Dr. Muhammad bin Alawi Al Maliki Al Hasani dalam karyanya “Mafahim Yajib An Tushahhah” mengatakan bahwa ada sebagian ummat Islam yang mengaku pakar, mengkritik secara pedas adanya pembagian bid’ah kepada bid’ah hasanah dan bid’ah sayyiah. Mereka mengingkari dengan sangat keras setiap orang yang menerima pembagian bid’ah seperti itu, dan bahkan diantara mereka ada yang menuduh fasik dan sesat. Mereka menuduh demikian karena adanya sabda Nabi Muhammad shallallahu alaihi wasallam bahwa “Setiap Bid’ah adalah sesat.” Secara redaksional, hadits tersebut mengisyaratkan KEUMUMAN MAKNA HADITS (bukan hanya bid’ah tertentu) dan dengan tegas menyifati bid’ah sebagai perbuatan yang sesat dan menyesatkan (lihat hadits-hadits di depan dalam 2. Ancaman terhadap Bid’ah dan Ahli Bid’ah). Oleh karena itu, mereka berani mengatakan ”Apakah dibenarkan atau dapat diterima, setelah sabda Rasulullah shallallahu alaihi wasallam sebagai penetap syariat yang menegaskan bahwa setiap bid’ah adalah sesat, kemudian muncul seorang fakih, setinggi bagaimanapun tingkatannya dan berpendapat “Tidak, tidak, tidak setiap bid’ah itu sesat, tetapi sebagiannya ada yang sesat dan sebagiannya lagi ada yang bagus, serta ada juga yang sayyiah (buruk).
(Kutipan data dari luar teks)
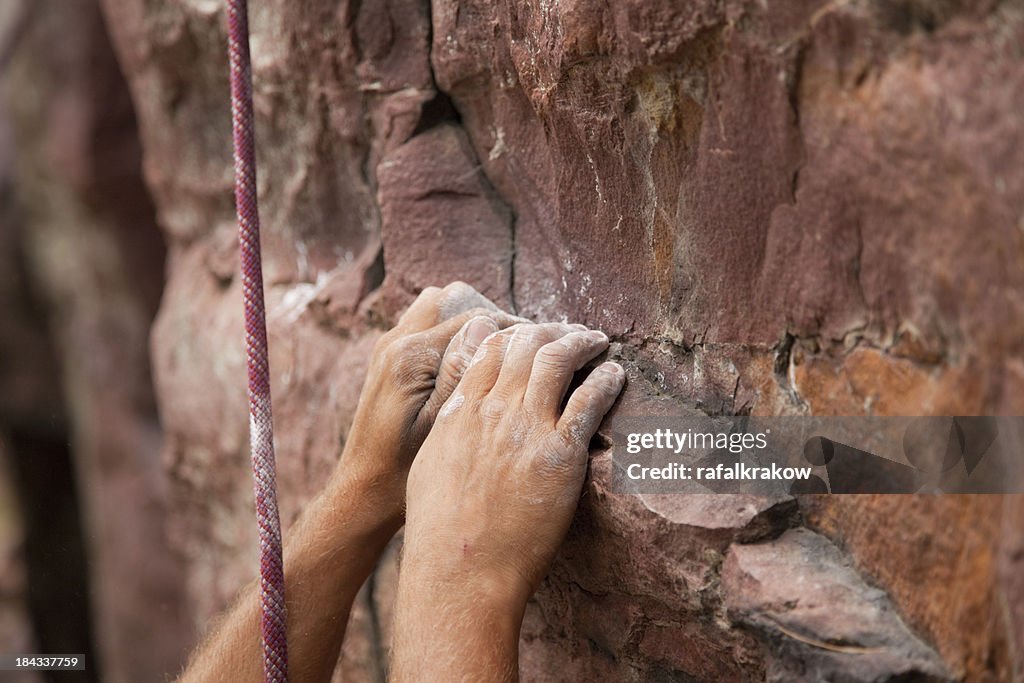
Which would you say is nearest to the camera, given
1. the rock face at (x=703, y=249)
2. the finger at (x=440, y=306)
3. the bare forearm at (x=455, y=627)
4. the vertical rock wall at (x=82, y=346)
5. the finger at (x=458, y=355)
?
the rock face at (x=703, y=249)

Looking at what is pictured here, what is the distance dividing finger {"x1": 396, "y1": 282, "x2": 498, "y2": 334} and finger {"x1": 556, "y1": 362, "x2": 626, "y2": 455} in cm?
21

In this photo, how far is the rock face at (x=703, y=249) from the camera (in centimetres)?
70

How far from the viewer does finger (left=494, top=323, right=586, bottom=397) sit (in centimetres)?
98

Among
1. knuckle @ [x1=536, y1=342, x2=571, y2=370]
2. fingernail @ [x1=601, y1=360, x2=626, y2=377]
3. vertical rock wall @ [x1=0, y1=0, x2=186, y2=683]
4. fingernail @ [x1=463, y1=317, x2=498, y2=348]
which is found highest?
knuckle @ [x1=536, y1=342, x2=571, y2=370]

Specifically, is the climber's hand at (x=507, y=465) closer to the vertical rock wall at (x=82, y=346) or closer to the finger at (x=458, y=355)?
the finger at (x=458, y=355)

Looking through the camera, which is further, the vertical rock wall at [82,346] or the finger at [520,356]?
the vertical rock wall at [82,346]

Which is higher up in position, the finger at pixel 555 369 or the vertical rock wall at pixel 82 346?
the finger at pixel 555 369

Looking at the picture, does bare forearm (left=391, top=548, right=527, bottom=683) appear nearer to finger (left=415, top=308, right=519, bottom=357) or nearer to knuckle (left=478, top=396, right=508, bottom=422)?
knuckle (left=478, top=396, right=508, bottom=422)

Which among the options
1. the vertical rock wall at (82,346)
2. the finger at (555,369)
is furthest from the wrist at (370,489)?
the vertical rock wall at (82,346)

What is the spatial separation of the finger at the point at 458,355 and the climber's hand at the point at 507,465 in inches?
1.5

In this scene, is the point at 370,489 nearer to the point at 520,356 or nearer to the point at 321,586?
the point at 321,586

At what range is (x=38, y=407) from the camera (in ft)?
9.37

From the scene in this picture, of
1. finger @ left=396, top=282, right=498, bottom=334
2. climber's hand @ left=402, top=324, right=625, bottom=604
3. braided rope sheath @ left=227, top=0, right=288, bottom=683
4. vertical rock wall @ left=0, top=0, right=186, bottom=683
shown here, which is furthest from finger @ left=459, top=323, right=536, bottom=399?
vertical rock wall @ left=0, top=0, right=186, bottom=683

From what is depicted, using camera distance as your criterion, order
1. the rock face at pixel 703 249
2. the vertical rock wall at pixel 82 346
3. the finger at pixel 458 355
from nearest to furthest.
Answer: the rock face at pixel 703 249 < the finger at pixel 458 355 < the vertical rock wall at pixel 82 346
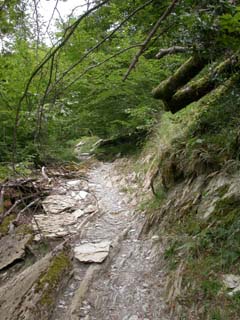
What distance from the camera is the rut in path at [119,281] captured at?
122 inches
Dengan pendekatan seperti itu banyak ummat Islam yang tertipu. Mereka bersama-sama berteriak menyatakan pendapatnya dan mengingkari pendapat yang lainnya. Ternyata kebanyakan mereka adalah orang-orang yang tidak memahami tujuan atau maksud ajaran Islam (maqashid al syar’i) dan belum merasakan ruhnya.
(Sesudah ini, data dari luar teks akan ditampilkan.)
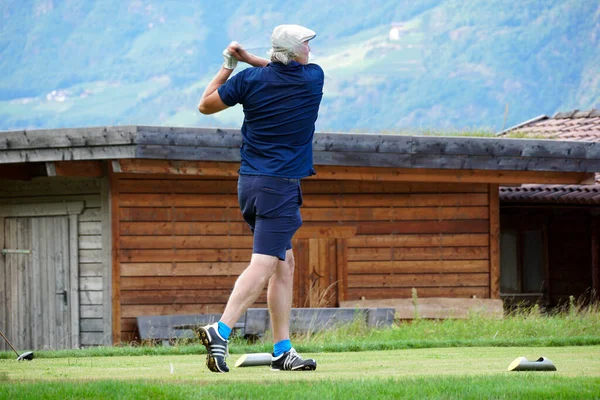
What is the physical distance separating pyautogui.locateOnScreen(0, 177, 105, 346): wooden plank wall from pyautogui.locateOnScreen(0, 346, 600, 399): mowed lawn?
7.72 meters

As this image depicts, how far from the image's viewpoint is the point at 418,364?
636cm

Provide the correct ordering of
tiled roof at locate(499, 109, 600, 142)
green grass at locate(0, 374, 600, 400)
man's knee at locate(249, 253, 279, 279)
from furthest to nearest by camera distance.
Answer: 1. tiled roof at locate(499, 109, 600, 142)
2. man's knee at locate(249, 253, 279, 279)
3. green grass at locate(0, 374, 600, 400)

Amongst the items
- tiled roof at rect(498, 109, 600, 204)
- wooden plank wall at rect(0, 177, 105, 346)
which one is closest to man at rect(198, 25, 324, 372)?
wooden plank wall at rect(0, 177, 105, 346)

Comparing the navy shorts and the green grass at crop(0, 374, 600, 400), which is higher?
the navy shorts

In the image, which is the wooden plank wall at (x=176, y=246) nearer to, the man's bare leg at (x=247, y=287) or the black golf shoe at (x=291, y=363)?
the black golf shoe at (x=291, y=363)

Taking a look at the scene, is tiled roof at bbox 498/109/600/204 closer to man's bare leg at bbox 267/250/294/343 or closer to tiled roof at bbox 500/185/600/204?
tiled roof at bbox 500/185/600/204

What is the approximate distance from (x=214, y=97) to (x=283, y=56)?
1.44 ft

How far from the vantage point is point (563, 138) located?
2219 centimetres

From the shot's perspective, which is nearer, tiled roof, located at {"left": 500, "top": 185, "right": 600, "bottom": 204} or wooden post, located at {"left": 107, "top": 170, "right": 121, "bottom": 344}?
wooden post, located at {"left": 107, "top": 170, "right": 121, "bottom": 344}

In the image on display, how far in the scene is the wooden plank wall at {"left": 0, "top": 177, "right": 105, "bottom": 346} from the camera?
14.6 meters

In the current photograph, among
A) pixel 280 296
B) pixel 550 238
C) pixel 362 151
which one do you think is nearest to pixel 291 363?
pixel 280 296

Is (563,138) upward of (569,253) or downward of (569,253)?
upward

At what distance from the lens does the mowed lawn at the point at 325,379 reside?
478 cm

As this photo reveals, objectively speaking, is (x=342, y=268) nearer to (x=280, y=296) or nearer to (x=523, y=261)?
(x=280, y=296)
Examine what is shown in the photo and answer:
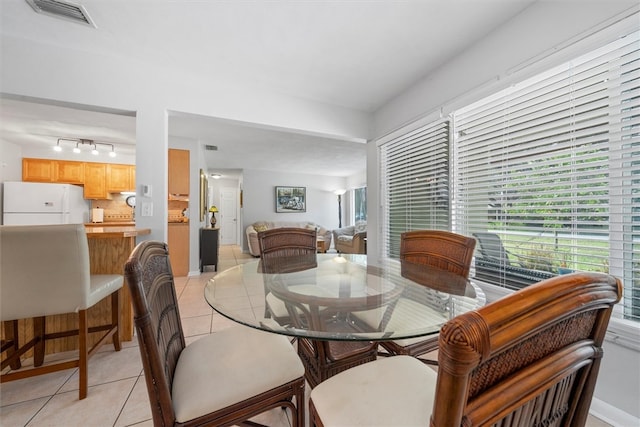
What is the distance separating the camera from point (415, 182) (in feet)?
9.09

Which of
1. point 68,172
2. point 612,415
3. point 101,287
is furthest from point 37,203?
point 612,415

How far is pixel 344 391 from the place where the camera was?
81 cm

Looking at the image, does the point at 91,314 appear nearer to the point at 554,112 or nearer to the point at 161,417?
the point at 161,417

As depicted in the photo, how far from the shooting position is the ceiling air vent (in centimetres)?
164

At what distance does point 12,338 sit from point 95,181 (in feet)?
13.4

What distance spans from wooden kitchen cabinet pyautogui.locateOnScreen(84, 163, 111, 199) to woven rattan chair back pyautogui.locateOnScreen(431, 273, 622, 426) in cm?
631

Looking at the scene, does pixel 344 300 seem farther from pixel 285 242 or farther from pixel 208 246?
pixel 208 246

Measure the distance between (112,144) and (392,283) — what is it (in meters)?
5.43

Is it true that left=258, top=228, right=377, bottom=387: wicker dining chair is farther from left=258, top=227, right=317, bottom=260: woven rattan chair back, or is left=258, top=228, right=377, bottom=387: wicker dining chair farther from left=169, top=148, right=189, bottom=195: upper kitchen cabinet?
left=169, top=148, right=189, bottom=195: upper kitchen cabinet

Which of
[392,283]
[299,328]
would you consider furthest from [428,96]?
[299,328]

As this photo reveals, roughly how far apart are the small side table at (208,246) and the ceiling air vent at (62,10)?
3.19 meters

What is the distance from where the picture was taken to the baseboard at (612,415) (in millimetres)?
1267

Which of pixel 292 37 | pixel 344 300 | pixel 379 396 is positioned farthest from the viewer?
pixel 292 37

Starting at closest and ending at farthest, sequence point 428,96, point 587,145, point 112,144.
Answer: point 587,145
point 428,96
point 112,144
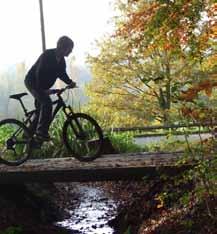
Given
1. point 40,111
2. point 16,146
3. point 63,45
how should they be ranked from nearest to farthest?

Selang beberapa saat, mereka TERPAKSA MENCARI JALAN KELUAR DARI BERBAGAI PROBLEMATIKA KONTRADIKTIF DAN BERBAGAI MACAM KESULITAN yang dihadapinya, untuk memahami realitas yang akan dilaluinya. Mereka berusaha mencari jalan agar bisa menemukan penemuan baru atau inovasi baru dengan membuat suatu perantaraan atau washilah. Sebab tanpa washilah, mereka tentunya tidak dapat makan dan minum, tidak kuasa mendapatkan tempat tinggal, tidak dapat berpakaian, tidak dapat bernafas, tidak dapat bersuami atau beristri, dan bahkan tidak dapat berinteraksi dengan dirinya sendiri, dengan keluarganya, dengan saudaranya serta masyarakatnya. Perantaraan yang dimaksud adalah MEMUNCULKAN SUATU DEFINISI BARU TENTANG BID’AH, bahwa “Sesungguhnya bid’ah itu terbagi dua yaitu BID’AH DINIYYAH (berkaitan dengan agama) dan BID’AH DUNYAWIYYAH (berhubungan dengan urusan duniawi).
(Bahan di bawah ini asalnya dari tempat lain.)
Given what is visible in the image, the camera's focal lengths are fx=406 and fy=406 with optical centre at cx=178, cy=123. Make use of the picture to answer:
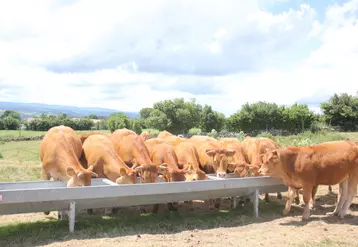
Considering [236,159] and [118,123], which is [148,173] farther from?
[118,123]

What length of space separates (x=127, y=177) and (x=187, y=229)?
5.29ft

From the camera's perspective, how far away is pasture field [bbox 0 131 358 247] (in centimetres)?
694

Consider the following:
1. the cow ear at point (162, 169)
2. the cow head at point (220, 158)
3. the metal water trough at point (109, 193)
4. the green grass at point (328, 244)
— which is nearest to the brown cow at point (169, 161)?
the cow ear at point (162, 169)

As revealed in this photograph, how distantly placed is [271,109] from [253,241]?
43.7m

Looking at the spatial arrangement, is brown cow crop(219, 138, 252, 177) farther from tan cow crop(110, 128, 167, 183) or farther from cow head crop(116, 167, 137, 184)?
cow head crop(116, 167, 137, 184)

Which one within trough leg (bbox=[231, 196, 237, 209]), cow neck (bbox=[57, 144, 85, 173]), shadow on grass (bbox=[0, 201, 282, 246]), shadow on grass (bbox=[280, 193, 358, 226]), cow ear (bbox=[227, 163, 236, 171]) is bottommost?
shadow on grass (bbox=[0, 201, 282, 246])

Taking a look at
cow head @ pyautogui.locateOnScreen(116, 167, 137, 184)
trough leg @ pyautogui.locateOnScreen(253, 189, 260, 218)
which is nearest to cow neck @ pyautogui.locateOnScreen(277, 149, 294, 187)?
trough leg @ pyautogui.locateOnScreen(253, 189, 260, 218)

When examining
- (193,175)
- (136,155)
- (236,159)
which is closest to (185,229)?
(193,175)

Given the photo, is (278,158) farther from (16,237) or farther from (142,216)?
(16,237)

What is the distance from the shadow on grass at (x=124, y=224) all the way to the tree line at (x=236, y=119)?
3259cm

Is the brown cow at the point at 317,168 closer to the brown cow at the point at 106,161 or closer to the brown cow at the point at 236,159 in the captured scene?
the brown cow at the point at 236,159

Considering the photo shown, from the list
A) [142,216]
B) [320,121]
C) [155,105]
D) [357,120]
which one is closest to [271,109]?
[320,121]

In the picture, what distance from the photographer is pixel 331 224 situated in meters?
8.47

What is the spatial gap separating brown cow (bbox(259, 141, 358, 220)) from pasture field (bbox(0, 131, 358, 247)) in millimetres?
602
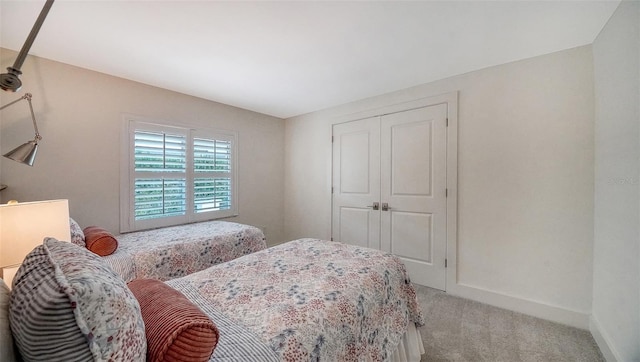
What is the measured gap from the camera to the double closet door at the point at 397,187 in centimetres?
270

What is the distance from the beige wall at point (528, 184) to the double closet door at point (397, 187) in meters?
0.22

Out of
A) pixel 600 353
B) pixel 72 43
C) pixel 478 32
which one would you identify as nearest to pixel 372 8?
pixel 478 32

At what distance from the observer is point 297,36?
1.88 meters

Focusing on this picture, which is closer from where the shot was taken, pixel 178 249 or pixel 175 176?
pixel 178 249

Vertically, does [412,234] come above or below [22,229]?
below

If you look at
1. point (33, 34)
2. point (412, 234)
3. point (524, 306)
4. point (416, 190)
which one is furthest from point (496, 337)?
point (33, 34)

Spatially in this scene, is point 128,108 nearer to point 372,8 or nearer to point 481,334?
point 372,8

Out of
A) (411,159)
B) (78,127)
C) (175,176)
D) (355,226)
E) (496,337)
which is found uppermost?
(78,127)

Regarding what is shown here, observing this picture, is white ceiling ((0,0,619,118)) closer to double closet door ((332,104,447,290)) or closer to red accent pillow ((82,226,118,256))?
double closet door ((332,104,447,290))

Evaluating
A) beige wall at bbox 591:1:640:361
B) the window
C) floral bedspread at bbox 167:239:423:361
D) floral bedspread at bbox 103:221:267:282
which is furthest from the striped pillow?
the window

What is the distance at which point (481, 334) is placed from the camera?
192cm

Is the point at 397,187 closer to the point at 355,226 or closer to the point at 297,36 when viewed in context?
the point at 355,226

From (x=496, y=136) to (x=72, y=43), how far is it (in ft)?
12.6

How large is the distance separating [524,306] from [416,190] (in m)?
1.42
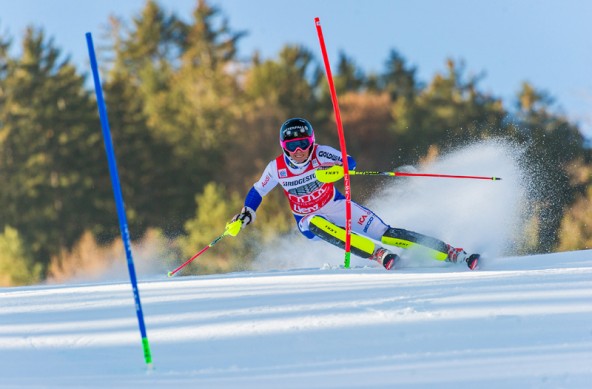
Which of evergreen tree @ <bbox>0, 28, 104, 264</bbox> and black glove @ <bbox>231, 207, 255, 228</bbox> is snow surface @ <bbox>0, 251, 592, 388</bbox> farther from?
evergreen tree @ <bbox>0, 28, 104, 264</bbox>

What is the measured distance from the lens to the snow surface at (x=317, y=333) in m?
3.17

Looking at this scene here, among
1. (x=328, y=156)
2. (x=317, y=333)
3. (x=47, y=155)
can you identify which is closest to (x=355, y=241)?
Result: (x=328, y=156)

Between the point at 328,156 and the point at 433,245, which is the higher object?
the point at 328,156

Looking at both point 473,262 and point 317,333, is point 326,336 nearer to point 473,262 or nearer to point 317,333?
point 317,333

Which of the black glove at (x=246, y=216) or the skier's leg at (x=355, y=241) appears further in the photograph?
the black glove at (x=246, y=216)

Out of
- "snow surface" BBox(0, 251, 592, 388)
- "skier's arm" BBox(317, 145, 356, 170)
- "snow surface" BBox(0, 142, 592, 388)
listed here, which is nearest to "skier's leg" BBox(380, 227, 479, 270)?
"skier's arm" BBox(317, 145, 356, 170)

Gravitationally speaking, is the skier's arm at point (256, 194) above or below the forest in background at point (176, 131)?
below

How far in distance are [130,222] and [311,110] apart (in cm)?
856

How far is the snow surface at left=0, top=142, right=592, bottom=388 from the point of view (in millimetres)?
3170

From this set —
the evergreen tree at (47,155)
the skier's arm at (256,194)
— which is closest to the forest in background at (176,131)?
the evergreen tree at (47,155)

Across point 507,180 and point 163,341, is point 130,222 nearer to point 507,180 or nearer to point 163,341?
point 507,180

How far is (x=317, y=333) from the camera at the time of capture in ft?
12.1

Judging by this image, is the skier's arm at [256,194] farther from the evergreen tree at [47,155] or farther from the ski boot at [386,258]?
the evergreen tree at [47,155]

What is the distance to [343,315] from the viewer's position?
3.95 m
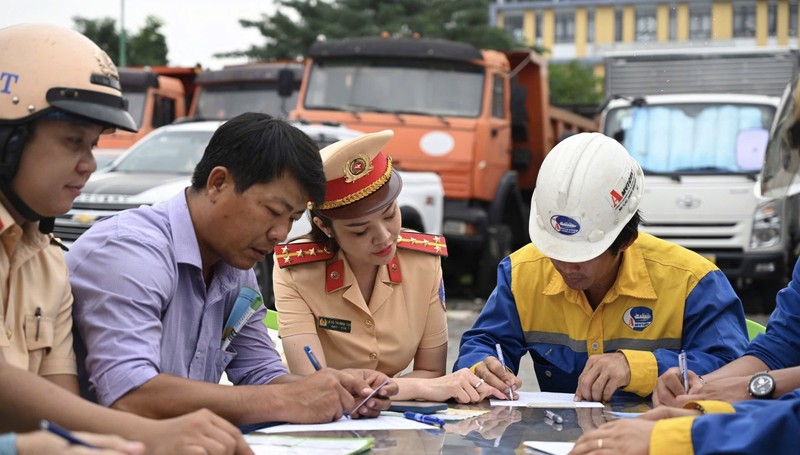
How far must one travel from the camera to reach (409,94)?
39.5ft

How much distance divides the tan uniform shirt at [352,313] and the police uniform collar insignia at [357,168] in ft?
1.29

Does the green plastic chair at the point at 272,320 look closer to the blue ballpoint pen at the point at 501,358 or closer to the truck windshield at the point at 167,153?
the blue ballpoint pen at the point at 501,358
Subhanallah! Mahasuci Allah ! Orang yang suka main-main ini berani sekali membolehkan dirinya menemukan penemuan baru berupa pembagian semacam itu atau paling tidak menemukan penamaan baru atau definisi baru mengenai bid’ah. MEREKA SELALU MENGATAKAN AGAR MENGIKUTI JALAN SALAFUSH SHALEH, FIRQATUN NAJIYAH, dan selalu mengatasnamakan kembali kepada Al Qur’an dan al Hadits. Padahal pembagian atau klasifikasi bid’ah kepada bid’ah diniyyah dan dunyawiyyah ini tidak dikenal sejak zaman Nabi shallallahu alaihi wasallam sampai sekitar tahun 600 – 700 H, dan secara pasti tidak pernah ada pada masa tasyri’. Lalu darimana klasifikasi itu muncul atau darimana penamaan itu baru timbul?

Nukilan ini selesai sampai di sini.